Problem details =
Only an exact copy of the entries, stripped of pictures, will serve as the answer.

'''

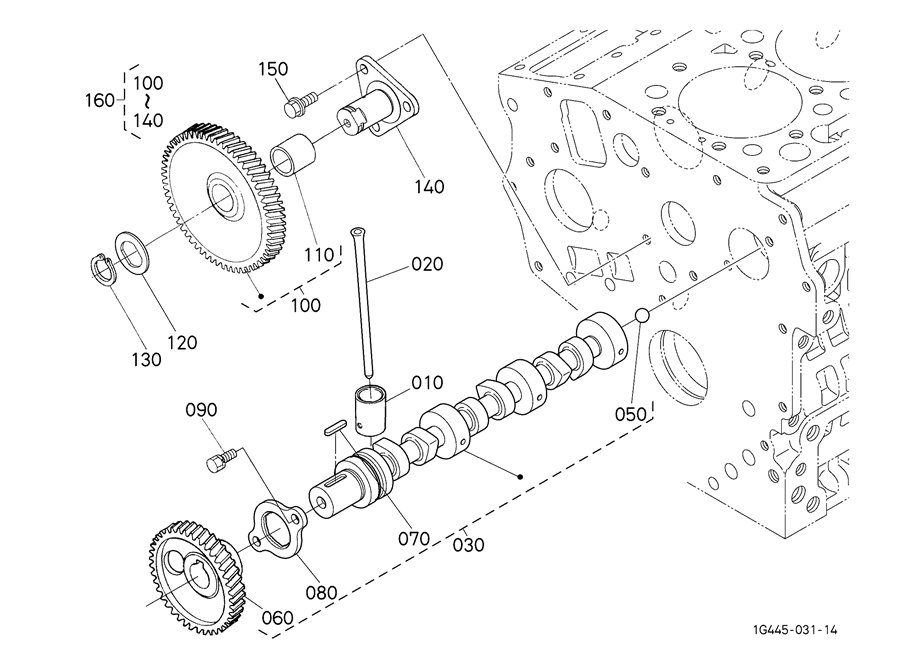 160
100
~
140
150
140
110
100
120
130
020
010
050
090
070
030
080
060
1G445-031-14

'''

Expected output =
 160
100
~
140
150
140
110
100
120
130
020
010
050
090
070
030
080
060
1G445-031-14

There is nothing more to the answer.